#### ENTRIES SUPPLIED ####
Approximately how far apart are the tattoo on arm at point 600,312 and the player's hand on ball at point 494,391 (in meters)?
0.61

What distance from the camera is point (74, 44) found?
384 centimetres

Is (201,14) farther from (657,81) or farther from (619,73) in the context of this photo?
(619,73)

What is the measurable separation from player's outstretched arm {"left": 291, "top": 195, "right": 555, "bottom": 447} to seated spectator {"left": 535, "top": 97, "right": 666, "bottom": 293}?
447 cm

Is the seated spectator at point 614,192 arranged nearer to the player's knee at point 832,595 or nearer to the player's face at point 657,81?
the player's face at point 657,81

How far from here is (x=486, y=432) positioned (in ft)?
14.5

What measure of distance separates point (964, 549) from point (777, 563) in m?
####
#### ENTRIES SUPPLIED ####
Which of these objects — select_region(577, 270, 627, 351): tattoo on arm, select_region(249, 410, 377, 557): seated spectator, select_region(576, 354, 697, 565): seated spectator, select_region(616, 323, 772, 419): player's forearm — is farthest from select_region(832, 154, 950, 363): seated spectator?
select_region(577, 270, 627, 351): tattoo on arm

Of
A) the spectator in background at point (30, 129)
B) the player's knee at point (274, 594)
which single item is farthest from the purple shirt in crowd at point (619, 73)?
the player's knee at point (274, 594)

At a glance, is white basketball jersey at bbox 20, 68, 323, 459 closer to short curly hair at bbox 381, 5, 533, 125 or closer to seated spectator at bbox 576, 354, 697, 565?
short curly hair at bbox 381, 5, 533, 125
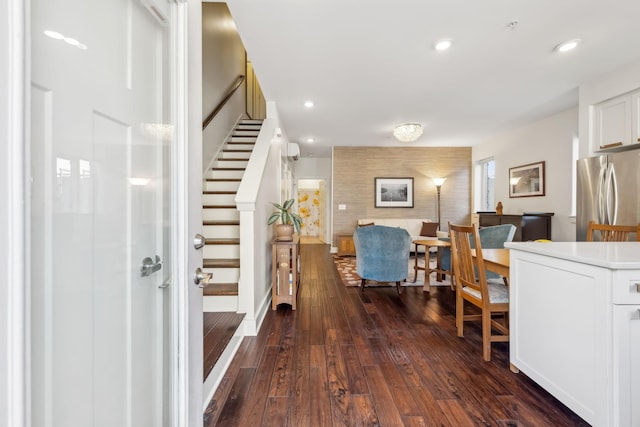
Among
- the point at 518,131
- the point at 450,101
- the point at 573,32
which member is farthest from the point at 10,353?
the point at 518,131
####
WHAT TO PRODUCE: Copy the lines of the listing above exactly, from the line holding "Is the seated" through the line holding "What measure of", including both of those lines.

TASK RESULT:
Is the seated spectator at point 614,192 arranged nearer to the player's knee at point 832,595 or nearer to the player's face at point 657,81?
the player's face at point 657,81

How far from here is (x=486, y=432) positioned (in ft)?
14.5

What measure of distance separates point (964, 549) from point (777, 563) in m?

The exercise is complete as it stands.